The results? As Rick Wartzman and Kelly Tang report, a list of 20 traits and 30 competencies deemed common to companies who rank high on the Drucker Institute’s model.

Important for an age where Assumed Certainty has transformed into Known Uncertainty, ambiguity now places in the top five for both categories. “Tolerance of ambiguity” still “had the strongest positive correlation … with the Drucker Institute’s best-scoring companies, just like it did in 2020’s top five traits. But “manages ambiguity” was a new entry in the top 5 list of competencies.

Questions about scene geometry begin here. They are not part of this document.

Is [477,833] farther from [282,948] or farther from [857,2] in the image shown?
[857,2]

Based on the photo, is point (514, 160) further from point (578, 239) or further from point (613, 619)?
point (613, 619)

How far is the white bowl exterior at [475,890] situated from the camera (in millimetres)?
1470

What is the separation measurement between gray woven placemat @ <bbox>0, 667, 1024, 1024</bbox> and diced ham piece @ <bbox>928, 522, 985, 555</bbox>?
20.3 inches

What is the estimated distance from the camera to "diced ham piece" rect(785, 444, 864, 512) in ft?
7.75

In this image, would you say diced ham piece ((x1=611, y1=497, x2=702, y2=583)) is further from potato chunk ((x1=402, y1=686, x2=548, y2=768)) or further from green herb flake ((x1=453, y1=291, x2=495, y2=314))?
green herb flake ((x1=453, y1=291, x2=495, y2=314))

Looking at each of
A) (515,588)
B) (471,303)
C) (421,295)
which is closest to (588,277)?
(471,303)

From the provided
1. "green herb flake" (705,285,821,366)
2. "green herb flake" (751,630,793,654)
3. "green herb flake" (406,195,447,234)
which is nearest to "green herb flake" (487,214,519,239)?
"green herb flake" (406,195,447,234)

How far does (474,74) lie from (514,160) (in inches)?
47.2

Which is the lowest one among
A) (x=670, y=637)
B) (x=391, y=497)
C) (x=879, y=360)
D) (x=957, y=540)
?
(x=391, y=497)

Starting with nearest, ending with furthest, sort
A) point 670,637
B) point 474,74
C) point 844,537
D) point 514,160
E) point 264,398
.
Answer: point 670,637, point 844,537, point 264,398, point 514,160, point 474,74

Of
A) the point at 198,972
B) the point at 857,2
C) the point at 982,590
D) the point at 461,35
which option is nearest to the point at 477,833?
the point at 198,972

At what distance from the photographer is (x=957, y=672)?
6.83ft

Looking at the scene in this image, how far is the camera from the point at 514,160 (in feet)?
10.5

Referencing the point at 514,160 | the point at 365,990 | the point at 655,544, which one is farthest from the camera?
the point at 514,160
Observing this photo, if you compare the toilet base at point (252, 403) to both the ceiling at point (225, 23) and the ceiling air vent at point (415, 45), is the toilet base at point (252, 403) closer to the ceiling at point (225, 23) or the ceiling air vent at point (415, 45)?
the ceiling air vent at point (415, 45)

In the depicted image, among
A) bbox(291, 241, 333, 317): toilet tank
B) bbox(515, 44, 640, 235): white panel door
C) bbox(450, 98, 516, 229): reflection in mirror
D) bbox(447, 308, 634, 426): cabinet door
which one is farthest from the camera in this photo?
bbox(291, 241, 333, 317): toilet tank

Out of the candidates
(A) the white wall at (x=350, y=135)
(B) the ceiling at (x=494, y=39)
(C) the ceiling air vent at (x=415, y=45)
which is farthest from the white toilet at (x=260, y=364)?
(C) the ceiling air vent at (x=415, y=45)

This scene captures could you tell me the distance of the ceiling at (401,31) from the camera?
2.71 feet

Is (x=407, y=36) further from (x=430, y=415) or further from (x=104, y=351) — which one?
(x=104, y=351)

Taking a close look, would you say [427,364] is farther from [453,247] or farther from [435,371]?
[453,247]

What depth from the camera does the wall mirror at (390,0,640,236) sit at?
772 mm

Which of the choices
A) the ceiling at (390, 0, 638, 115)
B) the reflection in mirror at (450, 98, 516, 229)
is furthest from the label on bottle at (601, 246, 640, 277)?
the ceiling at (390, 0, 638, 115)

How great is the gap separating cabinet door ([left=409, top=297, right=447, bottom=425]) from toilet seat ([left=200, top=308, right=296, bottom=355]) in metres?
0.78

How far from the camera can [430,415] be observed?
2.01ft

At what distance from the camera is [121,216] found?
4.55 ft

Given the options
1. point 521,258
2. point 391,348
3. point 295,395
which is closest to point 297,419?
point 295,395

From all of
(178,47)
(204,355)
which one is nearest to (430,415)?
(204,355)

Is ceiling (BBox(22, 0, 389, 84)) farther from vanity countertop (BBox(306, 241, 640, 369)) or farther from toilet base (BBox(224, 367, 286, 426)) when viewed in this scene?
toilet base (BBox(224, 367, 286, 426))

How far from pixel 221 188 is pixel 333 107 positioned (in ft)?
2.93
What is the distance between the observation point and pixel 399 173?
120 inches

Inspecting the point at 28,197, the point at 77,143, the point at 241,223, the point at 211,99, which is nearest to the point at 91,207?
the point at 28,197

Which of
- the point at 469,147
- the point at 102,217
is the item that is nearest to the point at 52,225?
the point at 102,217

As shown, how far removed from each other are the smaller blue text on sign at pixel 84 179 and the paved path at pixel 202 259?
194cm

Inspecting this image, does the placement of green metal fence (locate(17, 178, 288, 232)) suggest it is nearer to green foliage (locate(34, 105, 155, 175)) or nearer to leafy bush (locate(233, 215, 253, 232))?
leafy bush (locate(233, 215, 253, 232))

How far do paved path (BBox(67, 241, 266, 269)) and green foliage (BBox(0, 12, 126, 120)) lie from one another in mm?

Other new entries in that top five list of competencies included “Global perspective,” “interpersonal savvy” and “instills trust.” They replaced “builds effective teams,” “drives engagement,” “communicates effectively” and “cultivates innovation.”

The report defines traits as “personality characteristics central to who a person is,” while competencies “are observable skills that come naturally to some but can also be attained and honed with experience.”

Personally, I think “cultivates innovation” remains a top competency. And I find it extremely interesting that “curiosity” replacing “openness to differences” was the only change among the top five list of traits.

Either way, the results are clear. In a world where Disruption is the new normal, leaders must be prepared to handle ambiguity.